I’ve also been writing a lot about how the percentage of wealth owned by the top one percent has simply mushroomed over recent decades. That wasn’t secret knowledge, but until recently, way under-reported. Everyone pretended nothing was happening, or if it was, nothing significant. My opinion: that kind of wealth disparity, questions of “fairness” aside, is a social toxin and a toxin to democracy. Now it appears that it is economic poison as well. The smugly new hyper-rich justified it by bouncing their fingertips together and telling us they were creating jobs for the rest of us worthless underlings. Well, look around you and check out the accuracy of that.

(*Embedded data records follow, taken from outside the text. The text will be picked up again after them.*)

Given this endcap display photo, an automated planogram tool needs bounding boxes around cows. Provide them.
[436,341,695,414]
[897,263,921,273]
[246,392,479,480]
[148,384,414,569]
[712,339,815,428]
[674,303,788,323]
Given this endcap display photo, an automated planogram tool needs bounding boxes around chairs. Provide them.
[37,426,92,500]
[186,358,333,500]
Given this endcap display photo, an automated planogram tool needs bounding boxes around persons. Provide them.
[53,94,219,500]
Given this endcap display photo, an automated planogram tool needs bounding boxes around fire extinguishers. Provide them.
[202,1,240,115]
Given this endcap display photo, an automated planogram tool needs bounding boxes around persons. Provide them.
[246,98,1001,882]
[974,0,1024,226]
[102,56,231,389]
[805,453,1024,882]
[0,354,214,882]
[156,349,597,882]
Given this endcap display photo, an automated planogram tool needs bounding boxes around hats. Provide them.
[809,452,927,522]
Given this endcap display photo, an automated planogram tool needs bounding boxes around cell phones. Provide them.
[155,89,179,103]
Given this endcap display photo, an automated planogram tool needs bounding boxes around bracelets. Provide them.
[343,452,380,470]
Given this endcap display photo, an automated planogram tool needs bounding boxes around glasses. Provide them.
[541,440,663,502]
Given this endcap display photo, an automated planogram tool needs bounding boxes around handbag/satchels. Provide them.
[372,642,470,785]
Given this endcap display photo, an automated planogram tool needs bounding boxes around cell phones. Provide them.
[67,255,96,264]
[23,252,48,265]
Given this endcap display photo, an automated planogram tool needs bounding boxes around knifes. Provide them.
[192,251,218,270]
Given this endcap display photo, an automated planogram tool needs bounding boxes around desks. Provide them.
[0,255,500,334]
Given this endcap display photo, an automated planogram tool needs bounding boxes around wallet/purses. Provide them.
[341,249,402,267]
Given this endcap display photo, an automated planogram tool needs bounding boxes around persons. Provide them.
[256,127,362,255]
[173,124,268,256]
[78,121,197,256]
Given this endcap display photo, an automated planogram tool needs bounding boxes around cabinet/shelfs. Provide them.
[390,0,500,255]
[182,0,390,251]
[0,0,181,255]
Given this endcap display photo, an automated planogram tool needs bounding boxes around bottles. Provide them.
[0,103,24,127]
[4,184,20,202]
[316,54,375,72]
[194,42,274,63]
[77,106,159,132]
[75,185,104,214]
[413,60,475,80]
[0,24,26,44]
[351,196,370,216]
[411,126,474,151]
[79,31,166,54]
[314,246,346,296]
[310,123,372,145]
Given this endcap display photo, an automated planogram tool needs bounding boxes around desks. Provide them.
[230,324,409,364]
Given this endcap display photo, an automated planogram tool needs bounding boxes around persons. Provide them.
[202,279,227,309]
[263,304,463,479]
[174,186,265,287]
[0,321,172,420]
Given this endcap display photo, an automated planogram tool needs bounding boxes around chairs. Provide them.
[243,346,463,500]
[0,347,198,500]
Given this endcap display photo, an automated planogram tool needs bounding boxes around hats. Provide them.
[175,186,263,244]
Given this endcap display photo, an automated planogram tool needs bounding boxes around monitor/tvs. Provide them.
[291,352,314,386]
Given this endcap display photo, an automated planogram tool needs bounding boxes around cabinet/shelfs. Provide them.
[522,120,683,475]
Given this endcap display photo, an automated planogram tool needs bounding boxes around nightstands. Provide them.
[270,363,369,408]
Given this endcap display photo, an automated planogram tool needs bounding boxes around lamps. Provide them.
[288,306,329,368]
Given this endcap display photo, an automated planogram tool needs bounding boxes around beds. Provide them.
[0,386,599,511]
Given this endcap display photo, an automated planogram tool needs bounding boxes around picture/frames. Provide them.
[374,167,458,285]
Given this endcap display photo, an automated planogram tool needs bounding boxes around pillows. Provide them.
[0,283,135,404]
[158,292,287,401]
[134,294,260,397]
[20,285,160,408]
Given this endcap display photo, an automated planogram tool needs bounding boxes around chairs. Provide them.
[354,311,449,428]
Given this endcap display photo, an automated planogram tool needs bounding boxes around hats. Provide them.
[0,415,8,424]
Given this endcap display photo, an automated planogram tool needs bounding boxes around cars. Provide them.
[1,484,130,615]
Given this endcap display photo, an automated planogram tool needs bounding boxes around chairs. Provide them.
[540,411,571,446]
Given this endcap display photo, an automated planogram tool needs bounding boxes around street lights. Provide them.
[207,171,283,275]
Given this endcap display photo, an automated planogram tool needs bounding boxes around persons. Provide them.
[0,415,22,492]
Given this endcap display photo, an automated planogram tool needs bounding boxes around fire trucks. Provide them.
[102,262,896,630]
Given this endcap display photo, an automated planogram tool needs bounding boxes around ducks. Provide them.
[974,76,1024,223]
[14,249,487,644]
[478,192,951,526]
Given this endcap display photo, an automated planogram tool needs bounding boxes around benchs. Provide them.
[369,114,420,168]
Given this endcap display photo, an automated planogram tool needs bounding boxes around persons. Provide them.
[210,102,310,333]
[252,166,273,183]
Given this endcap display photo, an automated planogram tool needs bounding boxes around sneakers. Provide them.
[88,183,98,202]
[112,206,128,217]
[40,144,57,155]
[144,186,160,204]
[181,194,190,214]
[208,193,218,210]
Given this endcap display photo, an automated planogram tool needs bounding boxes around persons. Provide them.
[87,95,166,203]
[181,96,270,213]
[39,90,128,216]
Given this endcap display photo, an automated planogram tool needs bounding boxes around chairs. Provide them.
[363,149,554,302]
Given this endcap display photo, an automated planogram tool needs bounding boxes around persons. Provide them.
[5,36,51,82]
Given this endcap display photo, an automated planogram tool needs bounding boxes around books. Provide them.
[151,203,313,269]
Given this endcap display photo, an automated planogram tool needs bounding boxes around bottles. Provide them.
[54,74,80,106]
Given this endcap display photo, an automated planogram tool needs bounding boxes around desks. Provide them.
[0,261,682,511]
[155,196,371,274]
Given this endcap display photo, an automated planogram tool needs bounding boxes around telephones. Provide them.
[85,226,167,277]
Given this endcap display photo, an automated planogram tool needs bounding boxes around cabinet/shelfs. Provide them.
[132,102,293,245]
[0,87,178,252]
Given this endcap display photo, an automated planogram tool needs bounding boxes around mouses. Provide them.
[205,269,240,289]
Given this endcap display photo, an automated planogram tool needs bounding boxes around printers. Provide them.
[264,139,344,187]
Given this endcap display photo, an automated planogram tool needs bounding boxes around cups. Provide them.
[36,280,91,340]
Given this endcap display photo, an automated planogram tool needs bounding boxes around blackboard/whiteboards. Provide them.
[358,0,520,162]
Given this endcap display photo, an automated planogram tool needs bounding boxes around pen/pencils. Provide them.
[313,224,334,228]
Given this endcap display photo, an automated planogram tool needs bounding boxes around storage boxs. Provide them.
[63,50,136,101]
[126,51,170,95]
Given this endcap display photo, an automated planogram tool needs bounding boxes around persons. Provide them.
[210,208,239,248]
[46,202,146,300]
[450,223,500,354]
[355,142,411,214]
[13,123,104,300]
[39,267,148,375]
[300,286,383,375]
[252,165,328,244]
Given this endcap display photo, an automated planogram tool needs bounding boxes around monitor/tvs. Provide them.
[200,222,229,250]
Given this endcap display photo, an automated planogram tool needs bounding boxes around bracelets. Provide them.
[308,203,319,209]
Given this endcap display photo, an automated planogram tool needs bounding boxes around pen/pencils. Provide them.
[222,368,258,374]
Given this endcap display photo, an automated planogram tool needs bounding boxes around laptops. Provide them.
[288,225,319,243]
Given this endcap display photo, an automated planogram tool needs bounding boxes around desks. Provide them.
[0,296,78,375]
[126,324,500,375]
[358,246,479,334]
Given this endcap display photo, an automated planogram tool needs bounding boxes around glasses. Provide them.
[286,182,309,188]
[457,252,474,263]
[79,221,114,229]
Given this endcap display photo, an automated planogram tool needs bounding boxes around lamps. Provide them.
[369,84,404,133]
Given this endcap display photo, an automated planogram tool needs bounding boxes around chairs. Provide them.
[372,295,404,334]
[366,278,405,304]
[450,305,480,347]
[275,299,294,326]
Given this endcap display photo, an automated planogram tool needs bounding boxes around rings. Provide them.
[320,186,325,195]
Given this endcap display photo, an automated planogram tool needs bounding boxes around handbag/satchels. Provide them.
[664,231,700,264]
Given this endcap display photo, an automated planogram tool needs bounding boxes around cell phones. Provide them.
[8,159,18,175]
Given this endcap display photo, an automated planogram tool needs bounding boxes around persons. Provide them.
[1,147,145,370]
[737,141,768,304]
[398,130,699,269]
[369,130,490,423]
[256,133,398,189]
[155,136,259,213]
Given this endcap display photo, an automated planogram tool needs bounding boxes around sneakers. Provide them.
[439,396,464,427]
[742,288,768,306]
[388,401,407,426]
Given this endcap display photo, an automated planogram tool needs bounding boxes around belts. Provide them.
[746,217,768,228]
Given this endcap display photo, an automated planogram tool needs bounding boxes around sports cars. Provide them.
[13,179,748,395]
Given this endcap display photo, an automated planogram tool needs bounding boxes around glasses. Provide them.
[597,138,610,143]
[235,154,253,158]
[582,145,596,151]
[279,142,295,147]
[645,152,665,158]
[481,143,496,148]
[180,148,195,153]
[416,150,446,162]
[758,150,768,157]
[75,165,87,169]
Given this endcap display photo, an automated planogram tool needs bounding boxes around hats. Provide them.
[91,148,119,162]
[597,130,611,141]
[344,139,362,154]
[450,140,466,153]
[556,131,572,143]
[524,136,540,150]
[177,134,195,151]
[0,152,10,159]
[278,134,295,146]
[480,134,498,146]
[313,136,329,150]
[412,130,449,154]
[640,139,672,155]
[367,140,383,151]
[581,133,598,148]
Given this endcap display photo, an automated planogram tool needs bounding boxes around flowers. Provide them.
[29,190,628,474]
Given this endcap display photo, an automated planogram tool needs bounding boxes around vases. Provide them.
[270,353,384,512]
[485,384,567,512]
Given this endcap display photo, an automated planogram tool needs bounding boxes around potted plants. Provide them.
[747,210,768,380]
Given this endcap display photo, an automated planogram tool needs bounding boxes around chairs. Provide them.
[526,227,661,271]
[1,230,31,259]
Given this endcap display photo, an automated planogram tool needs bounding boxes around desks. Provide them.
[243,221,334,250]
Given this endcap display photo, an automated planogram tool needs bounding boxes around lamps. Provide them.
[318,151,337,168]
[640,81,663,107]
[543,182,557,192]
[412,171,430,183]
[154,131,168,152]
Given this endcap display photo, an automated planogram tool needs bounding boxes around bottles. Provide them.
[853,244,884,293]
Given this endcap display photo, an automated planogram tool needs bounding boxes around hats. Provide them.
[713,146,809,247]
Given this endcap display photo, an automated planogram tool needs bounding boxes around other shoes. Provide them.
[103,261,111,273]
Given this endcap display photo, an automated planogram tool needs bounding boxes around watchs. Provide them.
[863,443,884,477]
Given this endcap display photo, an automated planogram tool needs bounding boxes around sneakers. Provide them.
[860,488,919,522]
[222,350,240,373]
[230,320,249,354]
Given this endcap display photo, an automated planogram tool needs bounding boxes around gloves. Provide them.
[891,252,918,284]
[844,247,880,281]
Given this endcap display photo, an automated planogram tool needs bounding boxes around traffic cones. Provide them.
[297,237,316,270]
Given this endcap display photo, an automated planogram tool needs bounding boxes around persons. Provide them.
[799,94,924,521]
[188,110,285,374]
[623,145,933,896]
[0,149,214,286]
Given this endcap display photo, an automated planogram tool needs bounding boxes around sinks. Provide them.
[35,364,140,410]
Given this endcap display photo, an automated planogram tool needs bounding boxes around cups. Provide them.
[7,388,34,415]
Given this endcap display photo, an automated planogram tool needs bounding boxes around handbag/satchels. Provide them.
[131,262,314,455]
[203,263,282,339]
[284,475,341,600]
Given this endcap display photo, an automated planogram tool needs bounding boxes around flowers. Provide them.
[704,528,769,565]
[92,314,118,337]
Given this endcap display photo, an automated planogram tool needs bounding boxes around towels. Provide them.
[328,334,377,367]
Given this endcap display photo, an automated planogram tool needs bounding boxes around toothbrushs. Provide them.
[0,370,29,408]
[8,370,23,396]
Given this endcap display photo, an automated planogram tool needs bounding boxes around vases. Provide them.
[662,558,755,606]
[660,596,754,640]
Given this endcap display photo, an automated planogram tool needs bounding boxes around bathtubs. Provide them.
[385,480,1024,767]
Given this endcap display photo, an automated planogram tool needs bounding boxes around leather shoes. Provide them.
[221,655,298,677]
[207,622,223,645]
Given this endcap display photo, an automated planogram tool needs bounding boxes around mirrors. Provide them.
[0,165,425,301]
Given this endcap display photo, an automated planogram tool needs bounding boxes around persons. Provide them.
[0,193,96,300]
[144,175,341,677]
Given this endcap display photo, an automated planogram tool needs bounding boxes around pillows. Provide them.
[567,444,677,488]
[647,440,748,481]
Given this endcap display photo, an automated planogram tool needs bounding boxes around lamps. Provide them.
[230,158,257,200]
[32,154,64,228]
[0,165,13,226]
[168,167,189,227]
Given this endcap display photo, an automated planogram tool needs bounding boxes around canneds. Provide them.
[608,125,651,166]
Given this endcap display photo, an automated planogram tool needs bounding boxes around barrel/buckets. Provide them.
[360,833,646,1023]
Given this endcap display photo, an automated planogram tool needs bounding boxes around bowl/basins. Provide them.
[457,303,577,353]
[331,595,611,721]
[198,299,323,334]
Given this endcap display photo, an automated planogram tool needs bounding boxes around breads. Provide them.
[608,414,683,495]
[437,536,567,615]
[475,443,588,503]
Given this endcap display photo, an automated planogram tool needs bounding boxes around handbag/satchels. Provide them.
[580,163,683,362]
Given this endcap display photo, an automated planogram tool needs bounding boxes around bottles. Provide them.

So I don’t know if the demonstrations will have an impact on the crazy skewed society that everybody has been insanely cheering on for as long as most people can remember, but I hope they help. And the rich should hope so too. They’ve maneuvered themselves into a gilded, gated dead-end and are trapped there by a contagion of absolutely insatiable greed. But if something can’t go on forever, it won’t, and history has lots of examples of this pattern ending very badly. That’s not a theory. It’s one part of the past that I can predict. The United States is an experiment. We can fix it now nicely or wait some more. Next opportunity might not be so nice.